Polimerasa de DNA del Bst, menos de Exonuclease

8.000 U/mL

Incluye el almacenador intermediario B (1,2 ml de la polimerasa de DNA 10X por 2.000 unidades)

Almacene en – el ºC 20.

Para el uso de la investigación solamente. No para el uso en procedimientos de diagnóstico.

Especificaciones técnicas

Descripción de producto

Polimerasa de DNA del Bst, menos de Exonuclease, 8.000 units/mL.

Almacenador intermediario del almacenamiento

Tris-ácido clorhídrico de 10 milímetros, pH 7,5, 50 milímetros de KCl, 1 milímetro DTT, EDTA de 0,1 milímetros, 0,1% Tritones X-100, y glicerol del 50%.

Estabilidad

La polimerasa de DNA del Bst, menos de Exonuclease es estable por un año a partir de la fecha recibió si está almacenada en – el ºC 20.

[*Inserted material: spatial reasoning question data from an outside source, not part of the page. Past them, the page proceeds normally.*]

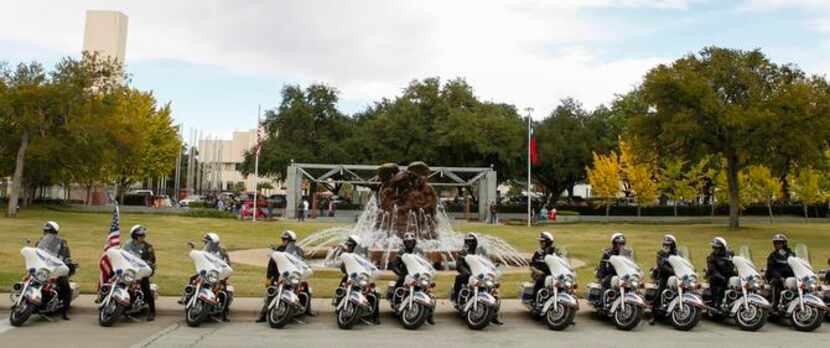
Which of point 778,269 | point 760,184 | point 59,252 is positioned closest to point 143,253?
point 59,252

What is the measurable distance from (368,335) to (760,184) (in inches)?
1974

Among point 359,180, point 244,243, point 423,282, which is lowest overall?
point 244,243

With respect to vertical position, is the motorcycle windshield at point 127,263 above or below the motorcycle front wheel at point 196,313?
above

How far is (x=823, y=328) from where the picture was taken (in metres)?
11.8

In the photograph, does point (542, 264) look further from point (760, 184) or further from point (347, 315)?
point (760, 184)

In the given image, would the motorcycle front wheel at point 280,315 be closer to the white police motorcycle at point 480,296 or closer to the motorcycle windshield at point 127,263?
the motorcycle windshield at point 127,263

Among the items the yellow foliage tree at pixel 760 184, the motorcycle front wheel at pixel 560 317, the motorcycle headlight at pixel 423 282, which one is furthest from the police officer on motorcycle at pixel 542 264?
the yellow foliage tree at pixel 760 184

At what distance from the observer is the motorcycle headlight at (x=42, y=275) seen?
34.6ft

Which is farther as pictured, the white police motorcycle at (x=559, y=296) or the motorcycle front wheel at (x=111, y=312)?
the white police motorcycle at (x=559, y=296)

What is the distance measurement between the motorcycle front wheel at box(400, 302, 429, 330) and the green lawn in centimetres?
339

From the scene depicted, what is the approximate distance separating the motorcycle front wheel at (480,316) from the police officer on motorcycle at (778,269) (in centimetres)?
492

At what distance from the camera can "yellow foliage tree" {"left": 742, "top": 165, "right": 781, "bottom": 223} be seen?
52.1 meters

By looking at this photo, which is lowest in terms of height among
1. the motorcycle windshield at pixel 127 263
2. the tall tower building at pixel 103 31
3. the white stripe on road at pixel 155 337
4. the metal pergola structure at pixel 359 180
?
the white stripe on road at pixel 155 337

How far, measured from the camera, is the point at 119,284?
10641 mm
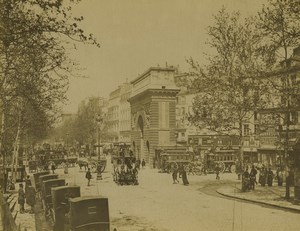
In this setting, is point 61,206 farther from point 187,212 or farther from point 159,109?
point 159,109

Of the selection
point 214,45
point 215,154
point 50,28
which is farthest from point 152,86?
point 50,28

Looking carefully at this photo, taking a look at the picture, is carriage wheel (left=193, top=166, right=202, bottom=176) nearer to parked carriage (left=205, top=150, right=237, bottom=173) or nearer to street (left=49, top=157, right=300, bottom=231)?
parked carriage (left=205, top=150, right=237, bottom=173)

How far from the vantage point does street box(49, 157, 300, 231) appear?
16.2 meters

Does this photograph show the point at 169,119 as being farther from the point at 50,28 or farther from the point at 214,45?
the point at 50,28

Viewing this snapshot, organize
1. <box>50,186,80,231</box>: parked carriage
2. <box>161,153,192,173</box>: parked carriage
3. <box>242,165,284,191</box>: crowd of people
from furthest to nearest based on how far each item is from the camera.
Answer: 1. <box>161,153,192,173</box>: parked carriage
2. <box>242,165,284,191</box>: crowd of people
3. <box>50,186,80,231</box>: parked carriage

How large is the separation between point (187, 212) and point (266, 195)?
7.43 metres

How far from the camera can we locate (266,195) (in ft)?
80.6

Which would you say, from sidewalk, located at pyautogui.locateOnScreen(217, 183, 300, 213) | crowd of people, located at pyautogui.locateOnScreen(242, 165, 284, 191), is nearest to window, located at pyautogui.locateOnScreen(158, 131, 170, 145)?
crowd of people, located at pyautogui.locateOnScreen(242, 165, 284, 191)

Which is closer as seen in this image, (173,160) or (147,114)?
(173,160)

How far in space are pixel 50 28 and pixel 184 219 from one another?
9470mm

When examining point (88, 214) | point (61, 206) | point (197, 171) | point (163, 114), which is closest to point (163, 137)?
point (163, 114)

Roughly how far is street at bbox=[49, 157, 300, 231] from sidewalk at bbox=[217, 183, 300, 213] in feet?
2.32

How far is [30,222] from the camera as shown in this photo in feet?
59.9

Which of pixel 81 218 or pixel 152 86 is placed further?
pixel 152 86
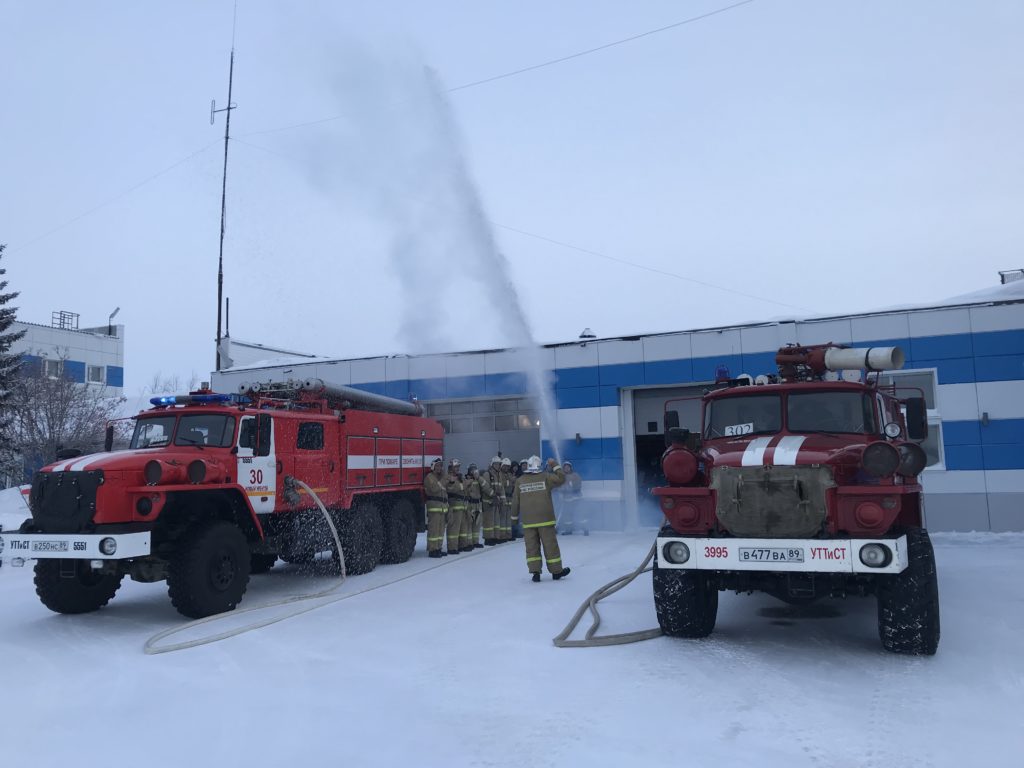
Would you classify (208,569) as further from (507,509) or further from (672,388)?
(672,388)

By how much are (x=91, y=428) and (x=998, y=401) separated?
2850 centimetres

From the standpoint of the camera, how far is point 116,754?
4367 mm

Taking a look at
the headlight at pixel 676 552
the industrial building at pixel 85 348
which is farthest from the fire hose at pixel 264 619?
the industrial building at pixel 85 348

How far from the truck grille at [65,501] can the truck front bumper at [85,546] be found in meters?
0.11

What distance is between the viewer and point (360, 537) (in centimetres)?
1129

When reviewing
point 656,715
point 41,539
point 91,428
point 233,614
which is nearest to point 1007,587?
point 656,715

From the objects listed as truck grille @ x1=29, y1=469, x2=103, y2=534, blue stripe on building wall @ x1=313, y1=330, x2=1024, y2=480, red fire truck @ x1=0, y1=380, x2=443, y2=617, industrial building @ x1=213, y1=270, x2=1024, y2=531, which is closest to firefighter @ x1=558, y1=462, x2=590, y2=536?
industrial building @ x1=213, y1=270, x2=1024, y2=531

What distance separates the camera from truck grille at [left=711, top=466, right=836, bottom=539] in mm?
5797

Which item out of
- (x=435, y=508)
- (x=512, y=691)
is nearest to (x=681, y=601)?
(x=512, y=691)

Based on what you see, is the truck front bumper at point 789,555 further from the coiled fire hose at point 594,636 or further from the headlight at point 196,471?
the headlight at point 196,471

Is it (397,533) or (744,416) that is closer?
(744,416)

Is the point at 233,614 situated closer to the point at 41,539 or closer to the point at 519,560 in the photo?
the point at 41,539

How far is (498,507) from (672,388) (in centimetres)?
570

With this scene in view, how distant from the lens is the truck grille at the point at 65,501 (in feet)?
25.0
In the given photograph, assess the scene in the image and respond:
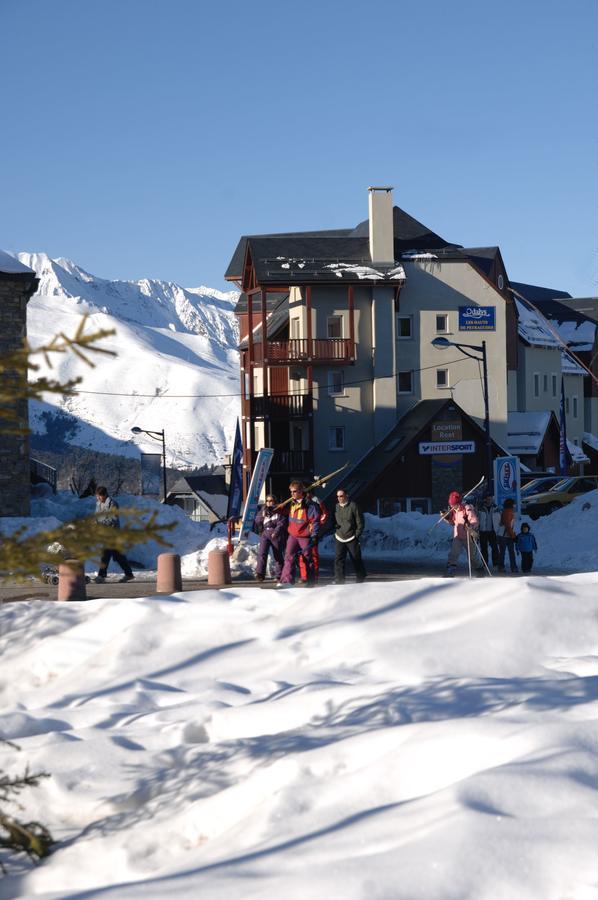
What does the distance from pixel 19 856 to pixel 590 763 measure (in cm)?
360

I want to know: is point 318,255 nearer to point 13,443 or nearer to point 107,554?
point 13,443

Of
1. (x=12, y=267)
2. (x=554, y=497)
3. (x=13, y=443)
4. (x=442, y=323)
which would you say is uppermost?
(x=442, y=323)

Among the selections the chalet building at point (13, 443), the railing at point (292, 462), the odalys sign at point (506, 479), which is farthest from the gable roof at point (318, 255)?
the odalys sign at point (506, 479)

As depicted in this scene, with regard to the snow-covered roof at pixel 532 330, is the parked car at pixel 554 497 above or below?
below

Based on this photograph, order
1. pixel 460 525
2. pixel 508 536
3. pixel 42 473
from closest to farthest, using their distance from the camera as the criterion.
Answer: pixel 460 525
pixel 508 536
pixel 42 473

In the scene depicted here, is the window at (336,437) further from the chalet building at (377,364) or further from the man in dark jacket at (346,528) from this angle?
the man in dark jacket at (346,528)

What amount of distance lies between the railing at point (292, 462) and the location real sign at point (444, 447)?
460 centimetres

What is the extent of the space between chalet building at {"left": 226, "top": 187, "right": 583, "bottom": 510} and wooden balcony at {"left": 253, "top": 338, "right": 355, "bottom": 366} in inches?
2.1

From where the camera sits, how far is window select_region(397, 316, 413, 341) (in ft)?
169

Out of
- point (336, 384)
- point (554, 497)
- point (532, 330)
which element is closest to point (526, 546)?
point (554, 497)

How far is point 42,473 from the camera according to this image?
50719 mm

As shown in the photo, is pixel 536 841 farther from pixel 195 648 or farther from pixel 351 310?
pixel 351 310

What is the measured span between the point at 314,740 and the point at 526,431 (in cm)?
5330

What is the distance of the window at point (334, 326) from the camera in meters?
49.5
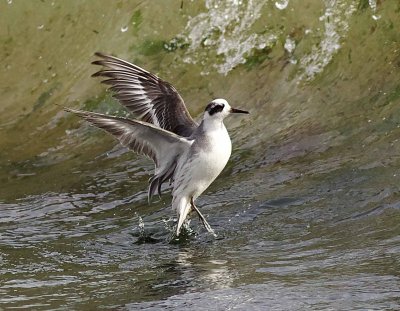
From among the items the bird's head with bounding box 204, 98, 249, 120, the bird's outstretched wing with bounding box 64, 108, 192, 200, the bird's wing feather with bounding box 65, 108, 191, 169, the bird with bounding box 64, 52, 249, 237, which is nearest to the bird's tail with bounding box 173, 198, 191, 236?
the bird with bounding box 64, 52, 249, 237

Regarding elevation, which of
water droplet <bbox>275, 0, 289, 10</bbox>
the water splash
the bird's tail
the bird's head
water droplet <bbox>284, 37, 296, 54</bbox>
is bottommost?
the bird's tail

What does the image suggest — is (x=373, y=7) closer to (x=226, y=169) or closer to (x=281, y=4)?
(x=281, y=4)

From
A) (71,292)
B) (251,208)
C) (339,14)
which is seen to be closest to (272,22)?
(339,14)

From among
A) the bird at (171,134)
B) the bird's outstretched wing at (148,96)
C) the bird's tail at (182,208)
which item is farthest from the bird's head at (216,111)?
the bird's tail at (182,208)

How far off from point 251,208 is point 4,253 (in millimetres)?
2410

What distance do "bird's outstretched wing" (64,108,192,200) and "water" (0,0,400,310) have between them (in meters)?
0.53

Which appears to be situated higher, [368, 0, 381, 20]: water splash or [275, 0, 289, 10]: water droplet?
[275, 0, 289, 10]: water droplet

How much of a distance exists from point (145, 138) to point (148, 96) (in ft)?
2.96

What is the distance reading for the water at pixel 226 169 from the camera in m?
8.15

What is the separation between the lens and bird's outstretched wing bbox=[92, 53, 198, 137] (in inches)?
420

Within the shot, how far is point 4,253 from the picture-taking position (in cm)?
975

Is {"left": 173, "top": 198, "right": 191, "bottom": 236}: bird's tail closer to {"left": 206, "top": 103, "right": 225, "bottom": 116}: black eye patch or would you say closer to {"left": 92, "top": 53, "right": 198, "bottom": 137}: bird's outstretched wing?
{"left": 92, "top": 53, "right": 198, "bottom": 137}: bird's outstretched wing

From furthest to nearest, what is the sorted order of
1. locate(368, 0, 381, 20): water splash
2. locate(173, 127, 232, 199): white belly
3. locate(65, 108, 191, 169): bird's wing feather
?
locate(368, 0, 381, 20): water splash < locate(173, 127, 232, 199): white belly < locate(65, 108, 191, 169): bird's wing feather

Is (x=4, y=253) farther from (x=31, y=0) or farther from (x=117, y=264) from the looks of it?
(x=31, y=0)
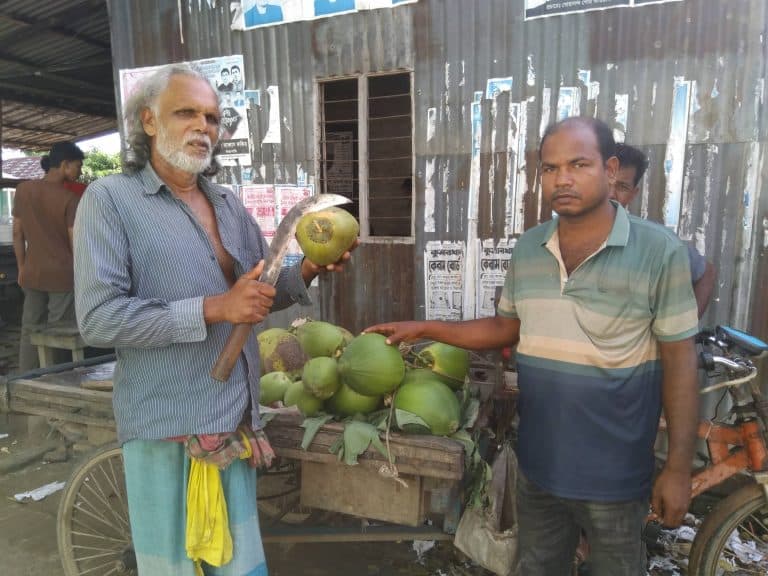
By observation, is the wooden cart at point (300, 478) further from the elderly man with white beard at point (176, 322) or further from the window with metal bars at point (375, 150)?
the window with metal bars at point (375, 150)

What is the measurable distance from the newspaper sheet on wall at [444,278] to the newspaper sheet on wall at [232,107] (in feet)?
6.67

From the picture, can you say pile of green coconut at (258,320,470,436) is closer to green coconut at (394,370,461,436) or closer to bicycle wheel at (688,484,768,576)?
green coconut at (394,370,461,436)

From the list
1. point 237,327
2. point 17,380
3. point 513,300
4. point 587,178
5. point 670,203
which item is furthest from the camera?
point 670,203

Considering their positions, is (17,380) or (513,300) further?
(17,380)

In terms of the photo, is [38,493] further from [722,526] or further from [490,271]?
[722,526]

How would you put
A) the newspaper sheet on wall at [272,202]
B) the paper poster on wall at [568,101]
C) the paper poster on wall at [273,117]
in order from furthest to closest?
the newspaper sheet on wall at [272,202] → the paper poster on wall at [273,117] → the paper poster on wall at [568,101]

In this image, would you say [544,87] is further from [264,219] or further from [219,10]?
[219,10]

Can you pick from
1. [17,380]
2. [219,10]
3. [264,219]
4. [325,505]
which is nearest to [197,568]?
[325,505]

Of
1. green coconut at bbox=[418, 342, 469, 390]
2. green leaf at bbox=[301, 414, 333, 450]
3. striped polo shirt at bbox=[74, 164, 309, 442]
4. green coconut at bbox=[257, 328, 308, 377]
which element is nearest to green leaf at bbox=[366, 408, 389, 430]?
green leaf at bbox=[301, 414, 333, 450]

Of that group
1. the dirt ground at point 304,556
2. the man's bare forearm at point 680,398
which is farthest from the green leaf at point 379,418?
the dirt ground at point 304,556

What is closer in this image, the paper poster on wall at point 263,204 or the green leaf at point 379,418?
the green leaf at point 379,418

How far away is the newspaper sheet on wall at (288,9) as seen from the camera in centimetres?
439

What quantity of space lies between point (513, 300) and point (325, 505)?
3.53ft

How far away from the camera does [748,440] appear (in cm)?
236
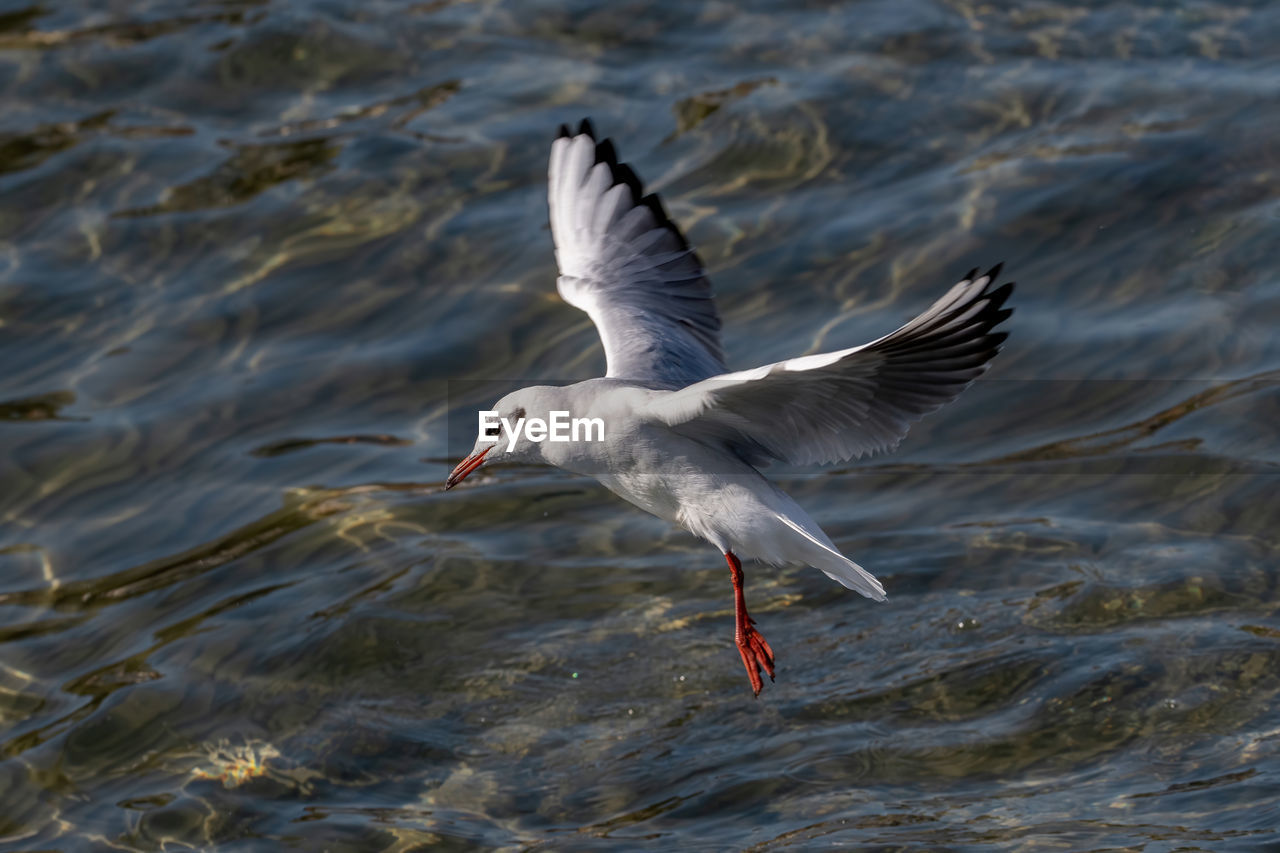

Condiciones recomendadas de la reacción

Polimerasa de DNA de 8 U Bst, menos de Exonuclease; almacenador intermediario B de la polimerasa de DNA 1X que contiene el Tris-ácido clorhídrico pH 8,8, 10 milímetros (NH4) de 20 milímetros ² TAN⁴, 10 milímetros de KCl, 2 milímetros MgSO⁴, y el 0.1% Tritón X-100.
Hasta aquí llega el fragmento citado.